── TEXT PASSAGE
The judgment should be affirmed.

CHARLES P. DALY, Ch. J., and LARREMORE, J., con

curred.

Judgment affirmed.

Betz v. Conner.

JOHN J. BETZ, Respondent, against WILLIAM C. CONNER, Sheriff of the city and county of New York et al. Appellants.

(Decided April 1st, 1878.)

Where after a levy and sale by the sheriff of personal property of an execution debtor which before the sale is kept and used by the debtor in his own name on the premises where he resides, the property after the sale remains in the same premises still occupied by the debtor, and is used and controlled by him in all respects as before, except that after the sale he acts as agent of the purchaser at the execution sale:-Held, that the change of possession is constructive and not actual, and the sale is, under the Statute of Frauds, presumptively fraudulent as against creditors of the person whose property is thus sold.

The fact that the sale is made by the sheriff under a valid execution, instead of being made directly by the execution debtor to the vendee, makes no difference in the application of that statute.

Where, at the close of the case, counsel made requests to charge several propositions of law applicable to the case, and the court afterwards in its charge did not include or refer to the points requested, and subsequently on its attention being called to the omission, refused to alter its charge,-Held, that exceptions then taken to each refusal to charge as before requested were specifically taken and were to be considered on appeal.

APPEAL from a judgment in favor of the plaintiff, entered upon a verdict rendered at a trial before GEO. M. VAN HOESEN, J., and a jury, and from an order denying a motion made upon the minutes for a new trial.

This action was brought by Betz to recover damages for levying on and selling goods of the plaintiff in his premises at the foot of 71st street, East River, and for levying on property and interfering with plaintiff's business at the brewery at 60th street and 9th avenue. The defence was justification under executions against one Michael Groh who, it was alleged, had a leviable interest in the property in question and carried on the business at the places named.

A. J. Vanderpoel and H. W. Bookstaver, for appellants.

Betz v. Conner.

Thomas Allison, for respondent.

JOSEPH F. DALY, J.-The judgment debtor, Michael Groh, carried on the brewery and saloon business at 60th street and 9th avenue for a long time prior to March 11th, 1875, and on that day all his property on the premises was sold by the sheriff, under six executions issued upon judgments in favor of the German Exchange Bank against him. The plaintiff, Betz, purchased all the property at the sale. The day before the sale Betz proposed to Groh that in case he, Betz, bought the brewery he would hire Groh to run it. Immediately after the sale, by an agreement in writing, Betz hired Groh to manage the brewery at a salary of $150 a month, with the proviso that Betz might terminate the hiring by one month's notice. Groh thereupon entered upon the premises and managed the business; the old checks and bill-heads were used with the word "agent" added to Michael Groh's name; the bank account was kept in the name of "Michael Groh, agent;" but Betz furnished the money and material to carry on the business; attended to and looked after the business every day; bought the lease of the brewery which Groh held, and which was sold by the sheriff; took a new lease in his own name when that expired in September, 1875; and the business of the concern with the U. S. Revenue department was transacted in his name, and dealers with the concern were informed that he was owner; the premises (vaults) at the foot of 71st street, East River, were hired by Groh in his own name but for Betz, after the sale, and the property stored there was manufactured at the brewery at 9th avenue and 61st street under new arrangements; Groh's sign, however, remained up over the bar after the sale for about a year; Groh's name was kept on the wagons, and on the checks as well as the billheads; Groh and his family resided at the premises 61st street and 9th avenue after the sale as they had before it ; he was general manager of the brewery after the sale; he "ran the machine," to use his own expression, for Betz.
────
── RECORD EXTRACTS
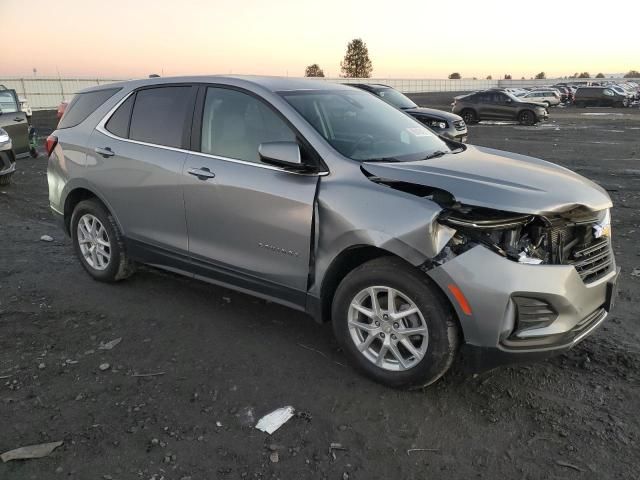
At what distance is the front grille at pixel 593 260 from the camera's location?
308 centimetres

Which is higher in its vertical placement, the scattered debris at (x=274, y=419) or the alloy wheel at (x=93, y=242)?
the alloy wheel at (x=93, y=242)

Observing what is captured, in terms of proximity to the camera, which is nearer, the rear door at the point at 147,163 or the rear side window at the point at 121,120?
the rear door at the point at 147,163

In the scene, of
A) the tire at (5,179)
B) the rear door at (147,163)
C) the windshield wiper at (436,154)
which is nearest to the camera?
the windshield wiper at (436,154)

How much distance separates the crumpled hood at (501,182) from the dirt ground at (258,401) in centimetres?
115

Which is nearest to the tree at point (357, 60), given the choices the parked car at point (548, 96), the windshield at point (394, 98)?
the parked car at point (548, 96)

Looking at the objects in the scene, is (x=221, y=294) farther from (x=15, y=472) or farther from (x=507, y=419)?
(x=507, y=419)

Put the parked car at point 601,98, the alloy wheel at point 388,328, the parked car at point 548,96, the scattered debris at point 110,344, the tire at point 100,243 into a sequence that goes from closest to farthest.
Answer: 1. the alloy wheel at point 388,328
2. the scattered debris at point 110,344
3. the tire at point 100,243
4. the parked car at point 601,98
5. the parked car at point 548,96

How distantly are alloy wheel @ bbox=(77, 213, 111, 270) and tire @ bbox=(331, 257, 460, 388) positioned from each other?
2546mm

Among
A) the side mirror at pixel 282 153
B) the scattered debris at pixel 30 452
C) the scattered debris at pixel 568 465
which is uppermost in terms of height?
the side mirror at pixel 282 153

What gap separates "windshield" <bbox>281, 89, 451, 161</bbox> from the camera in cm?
364

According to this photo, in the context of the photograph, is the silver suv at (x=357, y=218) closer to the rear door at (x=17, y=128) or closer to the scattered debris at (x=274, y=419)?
the scattered debris at (x=274, y=419)

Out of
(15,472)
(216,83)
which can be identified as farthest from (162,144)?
(15,472)

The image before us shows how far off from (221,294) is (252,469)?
91.5 inches

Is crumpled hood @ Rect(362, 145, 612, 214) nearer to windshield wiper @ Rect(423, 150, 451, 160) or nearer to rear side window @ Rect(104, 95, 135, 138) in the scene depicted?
windshield wiper @ Rect(423, 150, 451, 160)
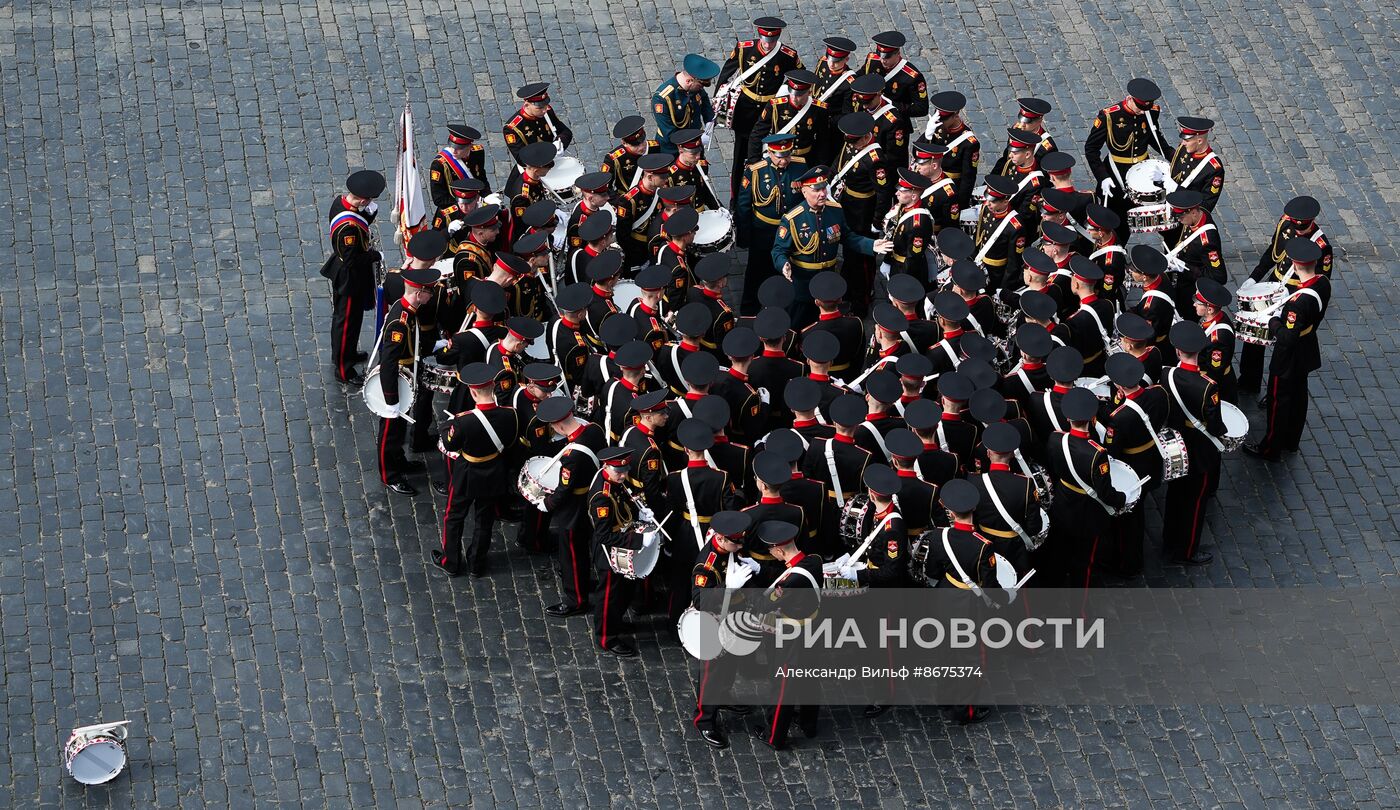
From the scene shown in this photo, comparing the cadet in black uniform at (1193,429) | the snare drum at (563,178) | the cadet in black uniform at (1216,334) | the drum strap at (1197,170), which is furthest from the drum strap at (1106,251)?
the snare drum at (563,178)

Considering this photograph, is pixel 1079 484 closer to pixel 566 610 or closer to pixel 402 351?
pixel 566 610

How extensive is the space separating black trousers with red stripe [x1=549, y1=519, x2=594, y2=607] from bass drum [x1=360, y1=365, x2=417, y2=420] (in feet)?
4.83

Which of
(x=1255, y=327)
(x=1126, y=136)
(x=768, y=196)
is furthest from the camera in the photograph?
(x=1126, y=136)

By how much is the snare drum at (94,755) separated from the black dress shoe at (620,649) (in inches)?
132

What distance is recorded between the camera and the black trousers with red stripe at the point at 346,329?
15781 mm

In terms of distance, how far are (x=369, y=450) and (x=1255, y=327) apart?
710cm

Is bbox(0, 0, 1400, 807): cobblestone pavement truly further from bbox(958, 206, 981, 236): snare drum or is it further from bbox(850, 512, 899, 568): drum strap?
bbox(958, 206, 981, 236): snare drum

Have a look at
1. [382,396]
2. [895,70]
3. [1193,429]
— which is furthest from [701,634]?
[895,70]

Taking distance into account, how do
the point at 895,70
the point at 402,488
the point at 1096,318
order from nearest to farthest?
the point at 1096,318, the point at 402,488, the point at 895,70

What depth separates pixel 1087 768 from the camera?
42.4 ft

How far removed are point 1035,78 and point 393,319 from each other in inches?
342

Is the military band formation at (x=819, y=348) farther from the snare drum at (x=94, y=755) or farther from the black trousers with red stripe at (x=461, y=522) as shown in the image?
the snare drum at (x=94, y=755)

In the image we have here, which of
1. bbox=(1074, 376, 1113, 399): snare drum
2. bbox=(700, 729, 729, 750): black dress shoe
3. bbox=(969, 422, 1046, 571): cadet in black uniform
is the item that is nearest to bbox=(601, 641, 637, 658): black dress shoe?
bbox=(700, 729, 729, 750): black dress shoe

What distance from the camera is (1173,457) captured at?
44.8 feet
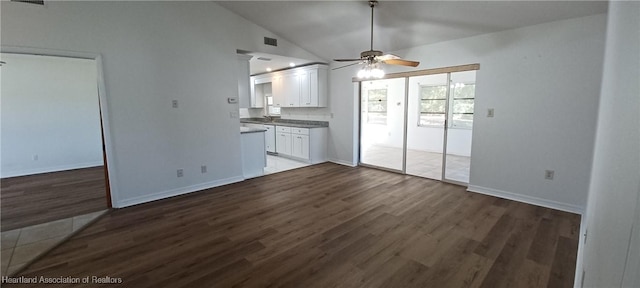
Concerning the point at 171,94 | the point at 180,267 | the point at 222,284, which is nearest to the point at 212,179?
the point at 171,94

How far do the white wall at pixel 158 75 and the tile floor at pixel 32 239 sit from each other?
0.56m

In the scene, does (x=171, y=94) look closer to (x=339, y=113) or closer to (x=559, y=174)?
(x=339, y=113)

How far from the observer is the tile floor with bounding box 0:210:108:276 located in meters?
2.39

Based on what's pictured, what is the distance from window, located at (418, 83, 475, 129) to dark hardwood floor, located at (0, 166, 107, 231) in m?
6.63

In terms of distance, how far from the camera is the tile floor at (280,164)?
5.67 m

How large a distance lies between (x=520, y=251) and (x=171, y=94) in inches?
181

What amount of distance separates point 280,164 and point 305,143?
29.5 inches

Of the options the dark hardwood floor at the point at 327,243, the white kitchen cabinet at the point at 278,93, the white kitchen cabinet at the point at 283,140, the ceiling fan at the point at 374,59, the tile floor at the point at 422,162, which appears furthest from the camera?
the white kitchen cabinet at the point at 278,93

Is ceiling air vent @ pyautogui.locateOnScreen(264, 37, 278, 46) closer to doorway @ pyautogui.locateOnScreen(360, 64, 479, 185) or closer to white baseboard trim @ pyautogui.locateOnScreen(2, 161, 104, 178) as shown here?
doorway @ pyautogui.locateOnScreen(360, 64, 479, 185)

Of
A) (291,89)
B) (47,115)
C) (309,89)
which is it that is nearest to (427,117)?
(309,89)

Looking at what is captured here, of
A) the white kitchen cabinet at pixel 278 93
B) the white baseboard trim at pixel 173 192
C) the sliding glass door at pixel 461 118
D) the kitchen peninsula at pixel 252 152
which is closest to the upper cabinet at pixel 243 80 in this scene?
the kitchen peninsula at pixel 252 152

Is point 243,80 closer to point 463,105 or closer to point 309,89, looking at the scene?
point 309,89

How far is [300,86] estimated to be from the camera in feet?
22.0

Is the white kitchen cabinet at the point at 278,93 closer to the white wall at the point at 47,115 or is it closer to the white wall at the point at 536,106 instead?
the white wall at the point at 47,115
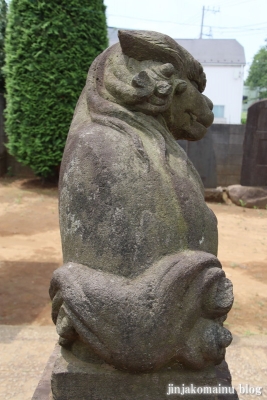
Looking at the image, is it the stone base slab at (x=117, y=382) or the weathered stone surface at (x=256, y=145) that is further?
the weathered stone surface at (x=256, y=145)

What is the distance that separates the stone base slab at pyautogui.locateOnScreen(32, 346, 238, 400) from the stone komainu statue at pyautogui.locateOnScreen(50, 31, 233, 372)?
0.18 ft

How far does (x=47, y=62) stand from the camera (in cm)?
833

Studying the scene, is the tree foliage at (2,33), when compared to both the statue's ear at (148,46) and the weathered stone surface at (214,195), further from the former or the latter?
the statue's ear at (148,46)

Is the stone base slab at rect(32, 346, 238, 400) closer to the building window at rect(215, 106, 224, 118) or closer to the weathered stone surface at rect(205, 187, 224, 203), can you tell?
the weathered stone surface at rect(205, 187, 224, 203)

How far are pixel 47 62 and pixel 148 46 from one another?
6945 millimetres

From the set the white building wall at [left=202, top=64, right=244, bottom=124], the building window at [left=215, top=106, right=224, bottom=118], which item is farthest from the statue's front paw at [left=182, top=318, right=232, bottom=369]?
the building window at [left=215, top=106, right=224, bottom=118]

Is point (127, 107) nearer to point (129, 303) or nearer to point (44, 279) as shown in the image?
point (129, 303)

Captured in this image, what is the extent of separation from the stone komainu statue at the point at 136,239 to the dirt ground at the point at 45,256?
7.20 ft

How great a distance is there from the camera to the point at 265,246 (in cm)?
629

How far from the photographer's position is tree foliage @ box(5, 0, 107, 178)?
816cm

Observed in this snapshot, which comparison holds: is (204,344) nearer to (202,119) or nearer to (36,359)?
(202,119)

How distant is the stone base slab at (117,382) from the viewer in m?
1.63

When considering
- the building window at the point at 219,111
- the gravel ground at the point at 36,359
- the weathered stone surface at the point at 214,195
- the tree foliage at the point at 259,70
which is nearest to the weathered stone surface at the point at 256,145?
the weathered stone surface at the point at 214,195

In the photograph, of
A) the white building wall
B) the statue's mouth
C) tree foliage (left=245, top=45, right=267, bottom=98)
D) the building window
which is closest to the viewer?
the statue's mouth
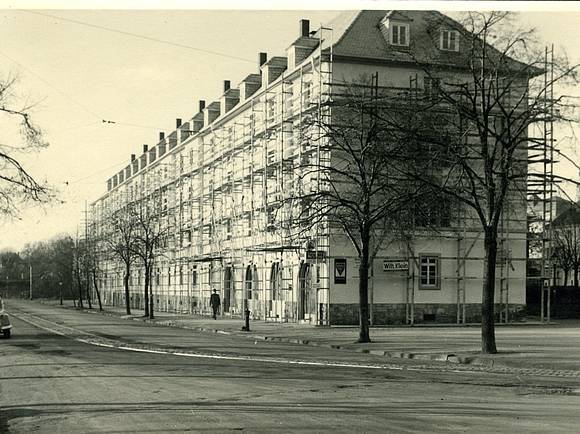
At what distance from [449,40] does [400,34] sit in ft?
61.6

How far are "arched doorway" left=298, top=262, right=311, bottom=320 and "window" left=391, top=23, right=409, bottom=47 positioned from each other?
39.5ft

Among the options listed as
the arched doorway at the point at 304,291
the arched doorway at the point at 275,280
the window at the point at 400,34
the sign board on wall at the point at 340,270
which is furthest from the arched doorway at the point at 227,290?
the window at the point at 400,34

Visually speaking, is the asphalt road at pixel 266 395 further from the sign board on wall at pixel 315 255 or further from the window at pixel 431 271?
the window at pixel 431 271

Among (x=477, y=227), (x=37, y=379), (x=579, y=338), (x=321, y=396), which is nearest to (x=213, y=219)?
(x=477, y=227)

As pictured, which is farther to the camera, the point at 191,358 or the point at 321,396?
the point at 191,358

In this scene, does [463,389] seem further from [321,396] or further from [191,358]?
[191,358]

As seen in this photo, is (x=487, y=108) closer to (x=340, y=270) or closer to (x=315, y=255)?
(x=340, y=270)

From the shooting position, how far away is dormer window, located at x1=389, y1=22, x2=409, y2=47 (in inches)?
1526

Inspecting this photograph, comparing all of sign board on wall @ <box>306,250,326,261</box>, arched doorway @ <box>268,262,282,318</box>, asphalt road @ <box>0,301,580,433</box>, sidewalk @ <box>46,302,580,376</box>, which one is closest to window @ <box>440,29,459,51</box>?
sidewalk @ <box>46,302,580,376</box>

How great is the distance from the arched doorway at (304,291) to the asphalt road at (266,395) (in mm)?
17777

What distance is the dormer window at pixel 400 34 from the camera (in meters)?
38.8

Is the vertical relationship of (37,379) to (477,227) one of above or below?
below

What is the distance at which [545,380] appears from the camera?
602 inches

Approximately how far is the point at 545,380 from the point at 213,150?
41192mm
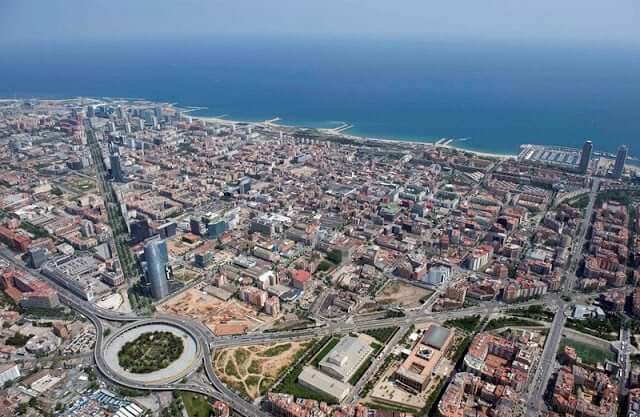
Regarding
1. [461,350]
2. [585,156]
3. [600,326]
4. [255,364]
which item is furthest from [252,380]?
[585,156]

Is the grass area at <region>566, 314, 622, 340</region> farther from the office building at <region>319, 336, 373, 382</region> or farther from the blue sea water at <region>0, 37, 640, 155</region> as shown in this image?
the blue sea water at <region>0, 37, 640, 155</region>

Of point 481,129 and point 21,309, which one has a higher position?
point 481,129

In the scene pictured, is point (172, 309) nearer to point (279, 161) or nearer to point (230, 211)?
point (230, 211)

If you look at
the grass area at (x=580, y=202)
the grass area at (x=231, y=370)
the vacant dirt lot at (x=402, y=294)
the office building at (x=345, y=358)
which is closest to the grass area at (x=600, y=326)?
the vacant dirt lot at (x=402, y=294)

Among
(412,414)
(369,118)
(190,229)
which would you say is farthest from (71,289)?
(369,118)

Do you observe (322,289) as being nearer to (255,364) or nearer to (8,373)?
(255,364)

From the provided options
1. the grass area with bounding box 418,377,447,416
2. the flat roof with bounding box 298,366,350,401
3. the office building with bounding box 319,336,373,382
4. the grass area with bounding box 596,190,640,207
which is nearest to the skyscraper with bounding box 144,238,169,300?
the flat roof with bounding box 298,366,350,401
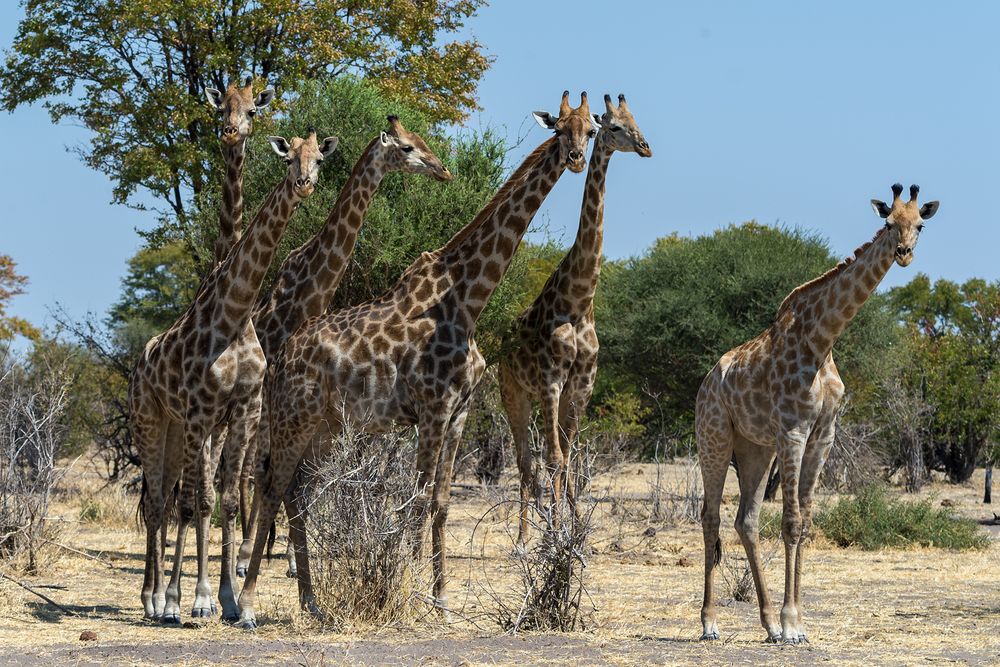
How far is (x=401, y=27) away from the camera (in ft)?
77.3

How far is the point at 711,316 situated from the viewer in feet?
77.2

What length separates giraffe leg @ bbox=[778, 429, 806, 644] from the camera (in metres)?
9.23

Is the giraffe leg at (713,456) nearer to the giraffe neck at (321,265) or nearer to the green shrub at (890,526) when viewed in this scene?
the giraffe neck at (321,265)

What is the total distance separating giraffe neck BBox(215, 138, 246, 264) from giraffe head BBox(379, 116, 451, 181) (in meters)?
1.52

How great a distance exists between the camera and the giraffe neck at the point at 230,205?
11914 mm

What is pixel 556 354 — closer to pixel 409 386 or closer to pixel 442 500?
pixel 409 386

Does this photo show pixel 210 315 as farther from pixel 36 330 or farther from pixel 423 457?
pixel 36 330

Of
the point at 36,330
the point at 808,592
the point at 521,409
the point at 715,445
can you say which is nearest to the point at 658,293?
the point at 521,409

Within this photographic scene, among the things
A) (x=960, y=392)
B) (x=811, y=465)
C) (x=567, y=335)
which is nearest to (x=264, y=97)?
(x=567, y=335)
────
DIRECTIVE 1:
Return everything in the case report from "The fact that" down to "considered on appeal.".
DIRECTIVE 2:
Output everything in the listing from the line containing "What is pixel" down to the end of the listing as a Markdown table with the columns No. and Line, one row per line and blank lines omitted.

COMPLETE ANSWER 1:
The fact that the sale is made by the sheriff under a valid execution, instead of being made directly by the execution debtor to the vendee, makes no difference in the application of that statute.

Where, at the close of the case, counsel made requests to charge several propositions of law applicable to the case, and the court afterwards in its charge did not include or refer to the points requested, and subsequently on its attention being called to the omission, refused to alter its charge,-Held, that exceptions then taken to each refusal to charge as before requested were specifically taken and were to be considered on appeal.

COMPLETE ANSWER 2:
| No. | Line |
|---|---|
| 1 | What is pixel 556 354 — closer to pixel 409 386 or closer to pixel 442 500? |
| 2 | pixel 409 386 |
| 3 | Does this photo show pixel 210 315 as farther from pixel 36 330 or farther from pixel 423 457? |
| 4 | pixel 36 330 |
| 5 | Of |
| 6 | the point at 36,330 |
| 7 | the point at 808,592 |
| 8 | the point at 521,409 |
| 9 | the point at 715,445 |
| 10 | can you say which is nearest to the point at 658,293? |
| 11 | the point at 521,409 |
| 12 | Within this photographic scene, among the things |
| 13 | A) (x=960, y=392) |
| 14 | B) (x=811, y=465) |
| 15 | C) (x=567, y=335) |
| 16 | which is nearest to (x=264, y=97)? |
| 17 | (x=567, y=335) |